Ketua Komisi IV DPRD Kabupaten Banjar, Hj. Anna Rusiana, meminta Dinas Pendidikan Kabupaten Banjar segera turun tangan dan mencarikan solusi terbaik agar persoalan tersebut tidak sampai menghambat hak Yusuf untuk memperoleh pendidikan.

Menurut Anna, ketentuan mengenai batas jumlah siswa dalam satu rombel memang harus dipatuhi oleh pihak sekolah. Namun, di sisi lain, persoalan tersebut juga harus dilihat dari aspek kemanusiaan serta kepentingan terbaik bagi anak.

“Kalau memang secara aturan rombel sudah penuh, tentu sekolah tidak bisa serta-merta menambah siswa. Tetapi jangan sampai persoalan kuota ini kemudian membuat anak kehilangan haknya untuk mendapatkan pendidikan. Pemerintah daerah harus hadir mencarikan jalan keluarnya,” ujar Hj. Anna Rusiana.

Ia menilai, penyelesaian persoalan tersebut membutuhkan komunikasi yang lebih intensif antara Dinas Pendidikan, pihak sekolah, pemerintah desa serta orang tua Yusuf.

Menurutnya, yang terpenting bukan semata-mata bagaimana Yusuf bisa masuk ke sekolah yang dituju, tetapi memastikan proses pendidikannya tetap berjalan dengan baik tanpa menimbulkan persoalan administrasi di kemudian hari.

BACA JUGA :  Kunker DPRD Banjar Terpaksa Batal

“Yang harus kita pikirkan sekarang bukan hanya soal bisa atau tidaknya masuk ke sekolah tersebut, tetapi bagaimana pendidikan anak ini tetap berjalan dan administrasinya juga tidak bermasalah. Jangan sampai anak menjadi korban dari persoalan sistem,” tegasnya.

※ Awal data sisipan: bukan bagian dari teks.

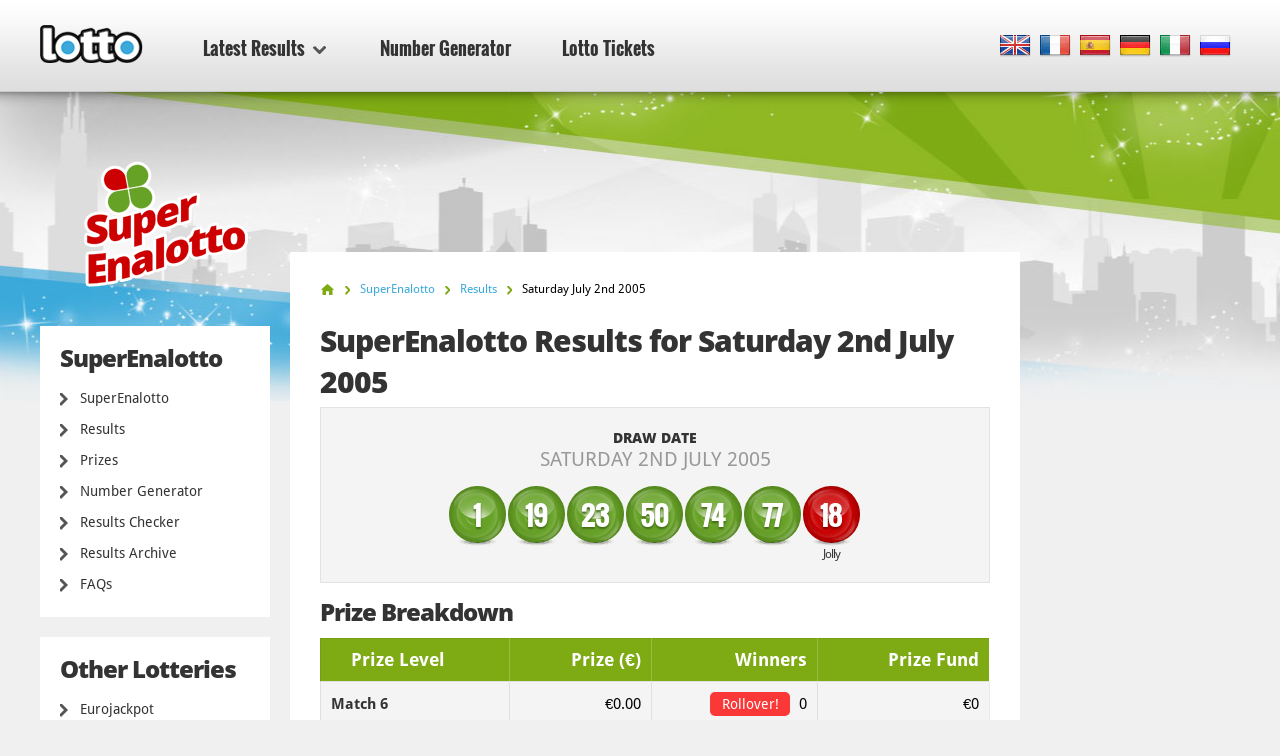

--- FILE ---
content_type: text/html; charset=utf-8
request_url: https://www.google.com/recaptcha/api2/aframe
body_size: 267
content:
<!DOCTYPE HTML><html><head><meta http-equiv="content-type" content="text/html; charset=UTF-8"></head><body><script nonce="WV-Uy2n_jGZyEFvNCribmA">/** Anti-fraud and anti-abuse applications only. See google.com/recaptcha */ try{var clients={'sodar':'https://pagead2.googlesyndication.com/pagead/sodar?'};window.addEventListener("message",function(a){try{if(a.source===window.parent){var b=JSON.parse(a.data);var c=clients[b['id']];if(c){var d=document.createElement('img');d.src=c+b['params']+'&rc='+(localStorage.getItem("rc::a")?sessionStorage.getItem("rc::b"):"");window.document.body.appendChild(d);sessionStorage.setItem("rc::e",parseInt(sessionStorage.getItem("rc::e")||0)+1);localStorage.setItem("rc::h",'1769221133820');}}}catch(b){}});window.parent.postMessage("_grecaptcha_ready", "*");}catch(b){}</script></body></html>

Anna juga mendorong Dinas Pendidikan untuk mengkaji kemungkinan adanya mekanisme pengecualian apabila kondisi yang dialami Yusuf memang memenuhi persyaratan tertentu yang ditetapkan pemerintah pusat.

“Kalau memang ada jalur atau mekanisme pengajuan dispensasi karena kondisi tertentu, silakan dikaji dan ditempuh sesuai prosedur. Kita jangan melanggar aturan, tetapi aturan juga harus dicari ruang solusinya ketika menghadapi kondisi khusus di lapangan,” katanya.

Ia berharap persoalan Yusuf dapat segera menemukan titik terang. Terlebih, secara administrasi sebelumnya Yusuf telah dinyatakan naik ke kelas II sehingga jangan sampai proses pendidikan anak tersebut justru terhambat akibat persoalan daya tampung rombel.

“Jangan sampai anak ini bingung dan tertinggal pendidikannya hanya karena persoalan administrasi. Kita ingin ada solusi yang legal, jelas dan tentunya yang paling baik untuk masa depan anak,” pungkas Hj. Anna Rusiana.

Komisi IV DPRD Kabupaten Banjar pun berharap Dinas Pendidikan dapat segera memfasilitasi penyelesaian persoalan tersebut dengan mengedepankan aturan sekaligus kepentingan pendidikan dan masa depan anak.